Researchers compared the effects of paracetamol and placebo in children between the ages of 5 and 12 years old. More than 100 children were included in the study. Approximately half of the children received 15 mg/kg of paracetamol 15 minutes prior to dental surgery, while the rest of the children received a placebo.
The scientists collected data from the children at baseline as well as immediately following the surgical intervention and again 2.5 hours later, via phone. The results showed that the children who received paracetamol experienced no difference in pain experience compared to those who received placebo.
Rather than the pre-operative intervention, the biggest predictor of pain in these children was the specific procedure they endured. For instance, postoperative pain appeared to be higher in children who had stainless steel crowns placed or underwent combinations of crown placements, pulpectomies, and extractions.

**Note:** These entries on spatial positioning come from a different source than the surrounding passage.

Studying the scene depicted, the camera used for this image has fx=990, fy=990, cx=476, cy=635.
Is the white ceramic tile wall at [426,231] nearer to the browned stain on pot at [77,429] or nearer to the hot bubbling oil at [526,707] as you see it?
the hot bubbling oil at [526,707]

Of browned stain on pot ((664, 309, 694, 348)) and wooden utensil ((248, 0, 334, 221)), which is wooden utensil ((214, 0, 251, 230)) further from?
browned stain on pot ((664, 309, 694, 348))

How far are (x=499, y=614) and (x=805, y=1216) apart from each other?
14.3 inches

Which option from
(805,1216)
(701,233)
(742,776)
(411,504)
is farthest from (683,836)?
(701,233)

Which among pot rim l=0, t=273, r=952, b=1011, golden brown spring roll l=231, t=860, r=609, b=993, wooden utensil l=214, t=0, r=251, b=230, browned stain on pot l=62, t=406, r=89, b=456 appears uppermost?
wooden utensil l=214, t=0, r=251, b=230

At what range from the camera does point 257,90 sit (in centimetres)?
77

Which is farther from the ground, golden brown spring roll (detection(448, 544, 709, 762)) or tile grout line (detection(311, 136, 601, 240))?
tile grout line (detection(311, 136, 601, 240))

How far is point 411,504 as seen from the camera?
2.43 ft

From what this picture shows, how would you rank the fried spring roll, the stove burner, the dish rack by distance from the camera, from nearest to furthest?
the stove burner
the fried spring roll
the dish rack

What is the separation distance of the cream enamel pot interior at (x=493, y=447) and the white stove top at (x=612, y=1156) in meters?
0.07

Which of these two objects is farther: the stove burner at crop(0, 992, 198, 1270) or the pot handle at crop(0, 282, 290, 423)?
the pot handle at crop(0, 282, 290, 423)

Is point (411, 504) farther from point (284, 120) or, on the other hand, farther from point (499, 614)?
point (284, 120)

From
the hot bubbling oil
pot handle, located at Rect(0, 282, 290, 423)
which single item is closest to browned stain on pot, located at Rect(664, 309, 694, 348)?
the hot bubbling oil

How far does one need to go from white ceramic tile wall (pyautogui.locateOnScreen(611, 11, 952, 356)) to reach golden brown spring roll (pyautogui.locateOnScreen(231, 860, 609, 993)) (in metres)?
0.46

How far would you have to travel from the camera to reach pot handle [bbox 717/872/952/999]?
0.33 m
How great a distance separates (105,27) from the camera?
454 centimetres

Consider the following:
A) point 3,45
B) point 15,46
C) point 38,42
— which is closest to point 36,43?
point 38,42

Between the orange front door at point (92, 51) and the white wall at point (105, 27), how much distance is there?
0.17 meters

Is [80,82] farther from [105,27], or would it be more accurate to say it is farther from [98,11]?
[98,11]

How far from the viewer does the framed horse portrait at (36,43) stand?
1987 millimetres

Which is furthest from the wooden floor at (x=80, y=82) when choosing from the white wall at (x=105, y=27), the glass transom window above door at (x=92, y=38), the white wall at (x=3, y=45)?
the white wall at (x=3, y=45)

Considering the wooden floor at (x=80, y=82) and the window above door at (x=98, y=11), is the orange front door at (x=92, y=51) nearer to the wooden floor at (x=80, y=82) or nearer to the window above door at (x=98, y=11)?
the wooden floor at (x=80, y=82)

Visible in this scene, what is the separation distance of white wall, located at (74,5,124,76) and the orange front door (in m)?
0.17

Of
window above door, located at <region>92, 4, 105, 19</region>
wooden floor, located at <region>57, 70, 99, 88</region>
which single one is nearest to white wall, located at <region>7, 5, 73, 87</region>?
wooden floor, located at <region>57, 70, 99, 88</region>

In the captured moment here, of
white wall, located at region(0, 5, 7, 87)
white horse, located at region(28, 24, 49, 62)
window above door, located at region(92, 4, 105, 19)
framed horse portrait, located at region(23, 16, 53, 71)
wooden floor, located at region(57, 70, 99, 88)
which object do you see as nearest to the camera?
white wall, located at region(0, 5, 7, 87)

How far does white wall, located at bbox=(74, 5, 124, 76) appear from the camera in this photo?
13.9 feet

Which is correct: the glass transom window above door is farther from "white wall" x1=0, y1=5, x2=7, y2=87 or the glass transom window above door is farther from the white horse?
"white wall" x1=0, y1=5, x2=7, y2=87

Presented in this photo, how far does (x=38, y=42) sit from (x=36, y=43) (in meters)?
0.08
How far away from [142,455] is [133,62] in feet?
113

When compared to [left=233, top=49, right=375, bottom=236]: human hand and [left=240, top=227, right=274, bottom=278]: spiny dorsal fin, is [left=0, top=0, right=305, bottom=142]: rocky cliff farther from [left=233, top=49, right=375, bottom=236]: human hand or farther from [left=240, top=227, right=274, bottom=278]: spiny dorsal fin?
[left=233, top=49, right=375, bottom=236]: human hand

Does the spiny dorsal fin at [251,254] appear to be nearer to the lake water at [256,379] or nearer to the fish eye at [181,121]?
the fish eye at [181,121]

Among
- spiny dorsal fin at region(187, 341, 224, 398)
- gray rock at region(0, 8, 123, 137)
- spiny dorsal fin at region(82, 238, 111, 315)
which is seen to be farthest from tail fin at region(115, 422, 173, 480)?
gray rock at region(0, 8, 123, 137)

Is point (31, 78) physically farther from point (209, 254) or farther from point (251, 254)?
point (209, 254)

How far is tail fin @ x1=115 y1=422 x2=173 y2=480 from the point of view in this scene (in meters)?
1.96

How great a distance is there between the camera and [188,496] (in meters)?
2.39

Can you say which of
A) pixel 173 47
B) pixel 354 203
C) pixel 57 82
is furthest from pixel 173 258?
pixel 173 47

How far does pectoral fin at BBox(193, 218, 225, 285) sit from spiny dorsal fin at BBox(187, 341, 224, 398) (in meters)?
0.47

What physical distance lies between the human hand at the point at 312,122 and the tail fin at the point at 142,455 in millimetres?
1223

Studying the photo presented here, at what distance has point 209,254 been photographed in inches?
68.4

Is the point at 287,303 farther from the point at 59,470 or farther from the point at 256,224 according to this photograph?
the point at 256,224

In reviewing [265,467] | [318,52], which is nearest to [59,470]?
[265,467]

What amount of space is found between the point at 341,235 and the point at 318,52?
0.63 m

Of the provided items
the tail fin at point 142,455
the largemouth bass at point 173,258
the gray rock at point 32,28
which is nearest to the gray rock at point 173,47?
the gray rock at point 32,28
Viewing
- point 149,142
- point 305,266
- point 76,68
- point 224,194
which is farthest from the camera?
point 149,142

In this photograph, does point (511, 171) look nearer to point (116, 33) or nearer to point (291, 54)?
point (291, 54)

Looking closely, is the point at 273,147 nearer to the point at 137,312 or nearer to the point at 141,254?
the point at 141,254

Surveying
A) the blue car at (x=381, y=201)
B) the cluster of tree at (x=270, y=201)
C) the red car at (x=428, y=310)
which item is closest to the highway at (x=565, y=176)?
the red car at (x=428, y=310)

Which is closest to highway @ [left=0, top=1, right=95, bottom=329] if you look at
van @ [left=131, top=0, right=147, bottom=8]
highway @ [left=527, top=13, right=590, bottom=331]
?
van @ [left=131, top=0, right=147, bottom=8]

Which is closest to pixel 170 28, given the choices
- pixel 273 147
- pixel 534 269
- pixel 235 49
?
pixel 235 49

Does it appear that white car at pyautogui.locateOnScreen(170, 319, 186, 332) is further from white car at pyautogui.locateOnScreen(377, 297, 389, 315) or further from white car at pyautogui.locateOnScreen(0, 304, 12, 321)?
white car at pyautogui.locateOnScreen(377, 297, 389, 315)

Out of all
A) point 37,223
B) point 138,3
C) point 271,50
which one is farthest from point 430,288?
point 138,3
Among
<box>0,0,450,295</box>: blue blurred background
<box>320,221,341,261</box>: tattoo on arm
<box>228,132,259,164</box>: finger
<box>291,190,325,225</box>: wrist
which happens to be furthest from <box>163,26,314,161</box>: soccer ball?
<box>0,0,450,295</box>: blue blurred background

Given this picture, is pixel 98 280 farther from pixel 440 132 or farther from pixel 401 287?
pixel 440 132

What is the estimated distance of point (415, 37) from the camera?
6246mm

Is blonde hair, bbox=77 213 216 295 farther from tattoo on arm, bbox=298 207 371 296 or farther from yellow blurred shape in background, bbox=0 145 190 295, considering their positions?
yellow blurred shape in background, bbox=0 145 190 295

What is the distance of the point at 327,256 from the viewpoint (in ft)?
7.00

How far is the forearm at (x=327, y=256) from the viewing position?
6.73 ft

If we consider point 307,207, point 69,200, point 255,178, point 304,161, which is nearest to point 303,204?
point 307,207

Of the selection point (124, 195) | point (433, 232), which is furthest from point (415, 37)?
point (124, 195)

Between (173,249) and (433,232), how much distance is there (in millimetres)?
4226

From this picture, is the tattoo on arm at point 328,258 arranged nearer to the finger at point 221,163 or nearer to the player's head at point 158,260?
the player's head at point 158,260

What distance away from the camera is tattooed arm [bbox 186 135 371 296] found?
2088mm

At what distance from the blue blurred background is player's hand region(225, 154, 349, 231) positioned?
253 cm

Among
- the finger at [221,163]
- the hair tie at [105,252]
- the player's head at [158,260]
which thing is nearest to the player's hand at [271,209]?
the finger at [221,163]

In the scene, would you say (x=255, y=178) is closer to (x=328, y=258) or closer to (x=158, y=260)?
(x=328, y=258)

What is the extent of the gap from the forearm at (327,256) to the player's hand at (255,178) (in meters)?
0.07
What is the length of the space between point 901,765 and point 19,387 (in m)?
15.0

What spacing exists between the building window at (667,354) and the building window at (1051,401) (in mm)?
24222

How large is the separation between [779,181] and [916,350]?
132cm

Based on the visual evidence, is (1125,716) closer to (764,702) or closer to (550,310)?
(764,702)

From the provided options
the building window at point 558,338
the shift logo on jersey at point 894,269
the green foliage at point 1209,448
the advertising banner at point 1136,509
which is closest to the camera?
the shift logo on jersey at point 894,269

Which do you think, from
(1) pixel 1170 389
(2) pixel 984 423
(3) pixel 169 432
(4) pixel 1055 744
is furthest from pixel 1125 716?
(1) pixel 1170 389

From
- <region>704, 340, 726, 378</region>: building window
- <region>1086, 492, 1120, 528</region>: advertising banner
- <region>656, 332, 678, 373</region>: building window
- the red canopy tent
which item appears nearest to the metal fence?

While it is important to minimize pain in patients undergoing surgery, the current study suggests that paracetamol, when used before dental surgery, is not beneficial. To avoid patients seeking post-operative emergency physician pain management, more research into strategies that could prove valuable in alleviating surgical pain will likely help us not only reduce pain but also the anxiety associated with surgical procedures.
Fux-Noy, A. et al. (2020). Does preoperative paracetamol reduce pain after dental treatment? A randomized controlled double-blind study, Quintessence Int, 51(9), 732-740.